Cosplay Fetish Battle Drones (formerly titled Struggled Reagans) is an American science fiction comedy film that was the first feature film by director and screenwriter Gregg Golding. The movie had its world premiere on December 11, 2013 at Another Hole In The Head International Genre Film Festival, and is a surrealistic parody of Japanese tokusatsu series such as Power Rangers and Kamen Rider.

Synopsis
Six teenagers suffer from a series of emotional traumas, which coalesce to create a tumor in the collective unconscious. They are then summoned to the home of one of the teenagers (Evie, played by Carly Jean, and based on the character of the same name from the television sitcom Out of This World) where her alien father, (based on the character Troy, also from Out of This World, and portrayed by hip hop artist Dapwell) gives them powers based on their respective traumas. The teenagers, now known as the Struggled Reagans, search for the tumor in an effort to destroy it. Their efforts are opposed by the Hindu god Garuda, who uses the energy from the tumor to create a number of monsters to oppose them.
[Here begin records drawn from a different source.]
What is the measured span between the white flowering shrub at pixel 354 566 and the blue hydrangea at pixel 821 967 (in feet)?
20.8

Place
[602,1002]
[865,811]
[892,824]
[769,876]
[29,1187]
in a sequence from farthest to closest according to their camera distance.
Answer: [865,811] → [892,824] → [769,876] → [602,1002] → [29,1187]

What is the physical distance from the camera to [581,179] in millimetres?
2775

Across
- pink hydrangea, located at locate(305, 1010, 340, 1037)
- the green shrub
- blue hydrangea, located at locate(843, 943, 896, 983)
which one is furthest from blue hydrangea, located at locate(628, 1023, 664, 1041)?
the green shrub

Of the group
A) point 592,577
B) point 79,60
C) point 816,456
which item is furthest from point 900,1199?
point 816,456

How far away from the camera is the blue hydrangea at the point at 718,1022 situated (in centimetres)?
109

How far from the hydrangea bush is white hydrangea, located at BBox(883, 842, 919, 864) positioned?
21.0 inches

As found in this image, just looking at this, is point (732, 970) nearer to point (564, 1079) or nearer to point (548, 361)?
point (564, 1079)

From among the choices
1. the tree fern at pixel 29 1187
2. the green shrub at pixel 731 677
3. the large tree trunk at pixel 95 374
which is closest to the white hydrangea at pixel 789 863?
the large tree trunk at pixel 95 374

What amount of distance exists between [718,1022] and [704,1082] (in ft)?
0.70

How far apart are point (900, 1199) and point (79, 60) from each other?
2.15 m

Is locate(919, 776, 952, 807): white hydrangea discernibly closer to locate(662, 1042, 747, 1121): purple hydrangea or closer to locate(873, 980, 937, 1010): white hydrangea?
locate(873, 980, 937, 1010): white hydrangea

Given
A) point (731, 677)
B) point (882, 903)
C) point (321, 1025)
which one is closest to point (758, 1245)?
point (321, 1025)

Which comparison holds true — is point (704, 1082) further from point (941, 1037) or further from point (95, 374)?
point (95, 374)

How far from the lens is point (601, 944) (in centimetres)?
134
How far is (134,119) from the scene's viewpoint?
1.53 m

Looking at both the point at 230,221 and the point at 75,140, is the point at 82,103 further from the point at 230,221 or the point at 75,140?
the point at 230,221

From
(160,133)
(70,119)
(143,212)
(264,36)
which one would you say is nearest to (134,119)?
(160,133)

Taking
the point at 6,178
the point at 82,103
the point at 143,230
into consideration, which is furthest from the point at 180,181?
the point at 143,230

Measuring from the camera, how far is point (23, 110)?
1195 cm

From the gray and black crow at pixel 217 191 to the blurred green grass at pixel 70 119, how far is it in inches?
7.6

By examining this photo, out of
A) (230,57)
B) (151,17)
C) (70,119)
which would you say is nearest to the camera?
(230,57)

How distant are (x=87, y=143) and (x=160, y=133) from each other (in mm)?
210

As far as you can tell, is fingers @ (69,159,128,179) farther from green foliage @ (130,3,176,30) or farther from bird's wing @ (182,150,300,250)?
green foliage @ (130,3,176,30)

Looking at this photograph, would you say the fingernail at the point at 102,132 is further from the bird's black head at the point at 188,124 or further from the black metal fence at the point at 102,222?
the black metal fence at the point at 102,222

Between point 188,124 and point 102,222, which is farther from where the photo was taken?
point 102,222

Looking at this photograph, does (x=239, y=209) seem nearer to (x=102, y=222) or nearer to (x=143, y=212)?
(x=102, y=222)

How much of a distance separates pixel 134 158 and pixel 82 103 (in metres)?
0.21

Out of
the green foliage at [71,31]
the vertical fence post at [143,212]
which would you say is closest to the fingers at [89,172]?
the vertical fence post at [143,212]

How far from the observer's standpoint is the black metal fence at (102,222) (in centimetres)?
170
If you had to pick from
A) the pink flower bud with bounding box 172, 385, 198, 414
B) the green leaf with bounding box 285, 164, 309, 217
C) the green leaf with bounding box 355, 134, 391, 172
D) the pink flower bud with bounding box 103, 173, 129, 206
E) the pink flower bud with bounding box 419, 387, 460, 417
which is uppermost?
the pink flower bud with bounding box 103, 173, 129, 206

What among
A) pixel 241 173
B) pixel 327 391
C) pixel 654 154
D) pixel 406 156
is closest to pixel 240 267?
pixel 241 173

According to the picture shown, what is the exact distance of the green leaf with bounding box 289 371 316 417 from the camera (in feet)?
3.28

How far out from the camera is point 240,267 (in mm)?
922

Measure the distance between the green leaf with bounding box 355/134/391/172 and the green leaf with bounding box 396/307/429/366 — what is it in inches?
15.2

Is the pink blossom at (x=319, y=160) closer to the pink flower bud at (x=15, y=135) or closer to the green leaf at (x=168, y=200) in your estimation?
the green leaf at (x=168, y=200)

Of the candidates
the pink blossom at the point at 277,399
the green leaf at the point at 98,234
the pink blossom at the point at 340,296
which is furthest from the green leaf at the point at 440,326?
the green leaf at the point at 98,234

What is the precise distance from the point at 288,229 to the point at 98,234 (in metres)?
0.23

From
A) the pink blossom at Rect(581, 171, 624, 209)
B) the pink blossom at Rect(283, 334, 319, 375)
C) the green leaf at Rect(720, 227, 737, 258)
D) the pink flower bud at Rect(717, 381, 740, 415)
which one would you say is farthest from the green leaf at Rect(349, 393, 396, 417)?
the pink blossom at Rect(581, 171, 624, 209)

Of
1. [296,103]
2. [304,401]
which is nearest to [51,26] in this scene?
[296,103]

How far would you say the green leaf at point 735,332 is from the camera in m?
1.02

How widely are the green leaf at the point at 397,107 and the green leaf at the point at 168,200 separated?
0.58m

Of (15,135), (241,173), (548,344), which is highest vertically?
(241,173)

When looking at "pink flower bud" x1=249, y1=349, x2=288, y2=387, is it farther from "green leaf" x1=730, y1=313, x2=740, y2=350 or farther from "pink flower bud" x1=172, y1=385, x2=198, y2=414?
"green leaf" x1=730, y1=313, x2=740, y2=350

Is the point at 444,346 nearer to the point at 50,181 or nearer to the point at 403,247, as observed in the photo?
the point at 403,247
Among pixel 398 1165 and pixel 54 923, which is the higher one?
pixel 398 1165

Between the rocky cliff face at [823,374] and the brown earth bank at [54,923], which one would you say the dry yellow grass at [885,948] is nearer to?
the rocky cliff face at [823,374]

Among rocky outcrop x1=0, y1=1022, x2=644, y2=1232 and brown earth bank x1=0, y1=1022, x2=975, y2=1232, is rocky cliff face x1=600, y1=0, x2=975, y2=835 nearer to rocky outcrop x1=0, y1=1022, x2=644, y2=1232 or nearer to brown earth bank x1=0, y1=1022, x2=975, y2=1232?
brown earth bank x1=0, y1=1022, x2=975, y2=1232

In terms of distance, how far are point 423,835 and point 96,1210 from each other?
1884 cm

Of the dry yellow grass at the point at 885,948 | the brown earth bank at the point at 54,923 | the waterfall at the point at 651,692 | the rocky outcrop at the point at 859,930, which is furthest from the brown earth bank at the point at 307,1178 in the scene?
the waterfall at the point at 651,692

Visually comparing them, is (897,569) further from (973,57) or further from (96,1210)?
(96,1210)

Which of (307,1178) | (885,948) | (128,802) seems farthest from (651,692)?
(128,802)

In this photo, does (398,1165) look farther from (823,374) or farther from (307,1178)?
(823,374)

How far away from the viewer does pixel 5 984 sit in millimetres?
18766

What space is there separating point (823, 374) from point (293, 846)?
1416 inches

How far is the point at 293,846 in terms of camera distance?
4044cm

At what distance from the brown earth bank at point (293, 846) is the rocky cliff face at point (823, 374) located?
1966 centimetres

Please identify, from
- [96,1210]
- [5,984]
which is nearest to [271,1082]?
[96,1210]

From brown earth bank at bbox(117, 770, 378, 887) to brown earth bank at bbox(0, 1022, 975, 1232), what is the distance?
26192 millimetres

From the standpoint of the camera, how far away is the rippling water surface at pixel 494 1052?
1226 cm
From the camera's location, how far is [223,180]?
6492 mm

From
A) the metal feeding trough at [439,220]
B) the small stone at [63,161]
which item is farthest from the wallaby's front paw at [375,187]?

The film's plot and characters reference and parody various aspects of popular culture, including most significantly the Japanese tokusatsu genre, and also is laden with philosophical and surrealistic elements.

Cast
Samuel Vasquez as Billy
Leland Mapp as Antoine
Gregg Golding as Jason
Carly Jean as Evie
Liza Moore as Maya
Mathias Parr as Tommy
Dapwell as Dad

Release
The film premiered (under its original title of Struggled Reagans) on December 11, 2013 at San Francisco's Another Hole In The Head International Genre Film Festival.  It has also screened at the Sci-Fi London 2014 film festival.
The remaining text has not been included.